Among the patents, you’ll find items such as “Subliminal acoustic manipulation of nervous systems,” “Remote magnetic manipulation of nervous systems,” “Method and apparatus for associative memory,” and “Method and apparatus for manipulating nervous systems.” Any other patents seem to be related to delivery technology of these nervous system manipulation devices.
If you’re not scared or intimidated just yet, we’re not done.
The man behind the patents has quite a history of his own. Prior to his work with nervous system manipulation, Dr. Loos worked with other companies. In the late 1950s, his work with Plasmadyne Corporation yielded a patent for an “apparatus and method for generating and containing plasma having ultrahigh temperatures” (3).
A few years later, he worked with Douglas Aircraft’s Advanced Research Department studying electromagnetic fields, utilizing the Yang-Mills theory (4). He continued his research, publishing yet another article about Yang-Mills fields in 1969 in the American Physical Society Journal (5).
In the 1980s, it seems he set up shop in his Fallbrook, California home and developed Laguna Research Laboratory, working on government projects with the likes of the Department of Defense, the Department of Health and Human Services, and the Defense Advanced Research Projects Agency, commonly known as DARPA (6). The projects include cost effective therapeutic aerosol devices and memory storage devices capable of learning.
During his work with Laguna Research Laboratory, Hendricus Loos participated in a conference with Neural Information Processing Systems, publishing a paper on Reflexive Associative Memories (7). Correlating documents can also be found in the Defense Technical Information Center (8).
Science Fiction or Fact?
Flash-forward to today, and current work information is harder to come by. What information is available is sparse and unnerving.

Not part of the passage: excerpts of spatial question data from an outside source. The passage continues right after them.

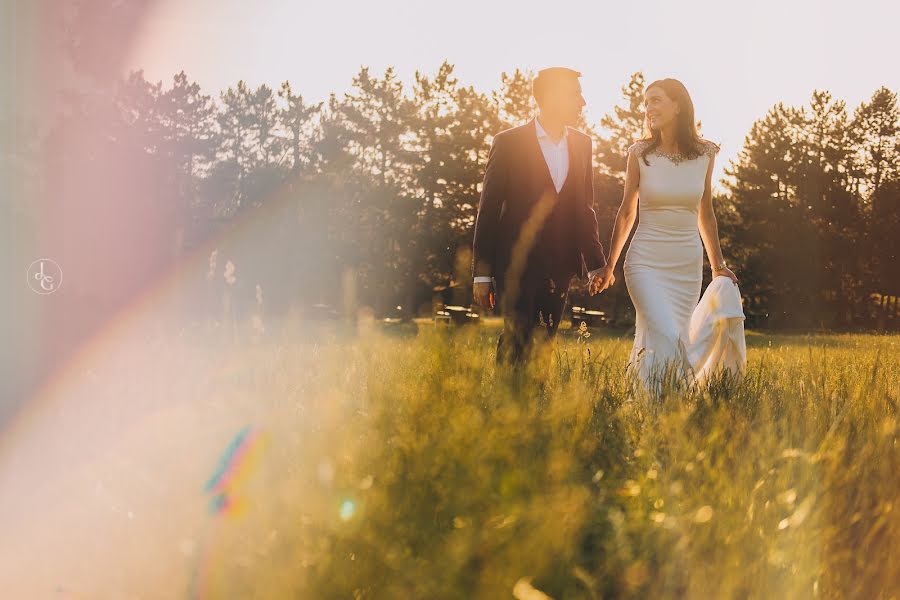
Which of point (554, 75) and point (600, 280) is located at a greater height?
point (554, 75)

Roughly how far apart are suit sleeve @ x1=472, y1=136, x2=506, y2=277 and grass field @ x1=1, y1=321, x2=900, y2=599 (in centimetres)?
238

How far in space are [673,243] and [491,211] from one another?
1746 mm

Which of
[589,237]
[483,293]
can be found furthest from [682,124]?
Result: [483,293]

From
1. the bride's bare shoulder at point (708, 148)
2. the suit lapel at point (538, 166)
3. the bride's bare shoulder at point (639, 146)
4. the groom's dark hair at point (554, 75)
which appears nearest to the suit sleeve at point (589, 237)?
the suit lapel at point (538, 166)

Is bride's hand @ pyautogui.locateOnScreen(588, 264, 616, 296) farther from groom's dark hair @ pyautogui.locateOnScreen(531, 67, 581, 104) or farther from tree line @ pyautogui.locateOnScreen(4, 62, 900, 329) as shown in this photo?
tree line @ pyautogui.locateOnScreen(4, 62, 900, 329)

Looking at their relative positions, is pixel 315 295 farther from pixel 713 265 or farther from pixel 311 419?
pixel 311 419

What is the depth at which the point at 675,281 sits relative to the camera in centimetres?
716

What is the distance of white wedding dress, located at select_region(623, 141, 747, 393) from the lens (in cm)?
687

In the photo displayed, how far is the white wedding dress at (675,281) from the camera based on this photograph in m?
6.87

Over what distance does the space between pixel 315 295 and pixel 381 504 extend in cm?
4127

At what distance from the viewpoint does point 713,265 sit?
7234mm

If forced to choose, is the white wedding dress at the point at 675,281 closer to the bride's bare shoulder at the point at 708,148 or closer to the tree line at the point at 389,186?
the bride's bare shoulder at the point at 708,148

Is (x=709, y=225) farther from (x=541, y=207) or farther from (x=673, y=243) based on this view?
(x=541, y=207)

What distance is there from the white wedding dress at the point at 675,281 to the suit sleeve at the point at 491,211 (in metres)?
1.24
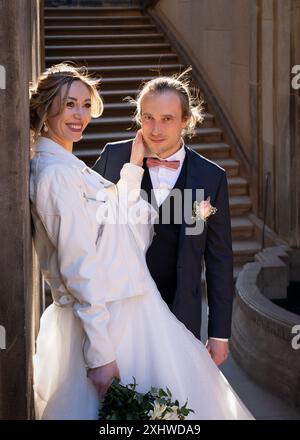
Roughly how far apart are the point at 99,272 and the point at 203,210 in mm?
938

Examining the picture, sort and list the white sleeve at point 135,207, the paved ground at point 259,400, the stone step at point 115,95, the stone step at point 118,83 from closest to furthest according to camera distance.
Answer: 1. the white sleeve at point 135,207
2. the paved ground at point 259,400
3. the stone step at point 115,95
4. the stone step at point 118,83

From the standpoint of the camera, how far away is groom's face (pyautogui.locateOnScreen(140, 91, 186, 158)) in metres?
3.98

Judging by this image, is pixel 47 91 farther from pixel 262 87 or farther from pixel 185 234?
pixel 262 87

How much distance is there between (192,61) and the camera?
41.1 feet

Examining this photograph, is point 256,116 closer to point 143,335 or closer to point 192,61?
point 192,61

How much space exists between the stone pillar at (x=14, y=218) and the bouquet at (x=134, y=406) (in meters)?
0.29

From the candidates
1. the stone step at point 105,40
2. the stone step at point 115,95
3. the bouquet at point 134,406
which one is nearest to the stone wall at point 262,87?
the stone step at point 115,95

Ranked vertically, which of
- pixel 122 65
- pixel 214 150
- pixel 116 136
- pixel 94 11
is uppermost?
pixel 94 11

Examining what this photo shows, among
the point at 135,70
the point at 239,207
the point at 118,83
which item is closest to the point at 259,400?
the point at 239,207

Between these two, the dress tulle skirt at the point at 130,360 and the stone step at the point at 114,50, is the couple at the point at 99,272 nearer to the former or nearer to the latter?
the dress tulle skirt at the point at 130,360

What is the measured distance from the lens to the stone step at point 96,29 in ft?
44.8

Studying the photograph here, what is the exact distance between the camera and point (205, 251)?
4273 mm

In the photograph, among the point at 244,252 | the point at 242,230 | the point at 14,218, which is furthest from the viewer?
the point at 242,230

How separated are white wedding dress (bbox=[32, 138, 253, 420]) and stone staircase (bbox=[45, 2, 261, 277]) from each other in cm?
568
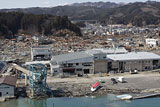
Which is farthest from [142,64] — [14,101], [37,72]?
[14,101]

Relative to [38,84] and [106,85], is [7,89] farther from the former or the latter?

Shortly after patenting his latest device, Hendricus Loos took on the roll of President at Cuewave Corporation. Jansje Loos filed for the business license (Entity Number: C2396570) in 2003, utilizing the same Fallbrook, California address, as well as an additional residential address in Laguna Beach, California (9).
The company’s own site, www.cuewave.com, is nothing more than a copy of site for an advertising business located in India. Any search for the business yields nothing more than directory listings. The listings themselves provide little additional data, other than the business is listed for “Commercial Physical Research” and has a Standard Industrial Classification (SIC) code of 8731 (10). This classifies them for commercial physical and biological research (11). The license is still active with the Secretary of State and has been for the past 11 years.
Outside of this information, Dr. Hendricus G. Loos – who also goes by Dr. Henry Loos and Dr. Hank Loos – along with his Cuewave Corp and his nervous system manipulation devices are a mystery. The kind of mystery that makes you wonder if the mind control we see in science fiction movies may really be right around the corner.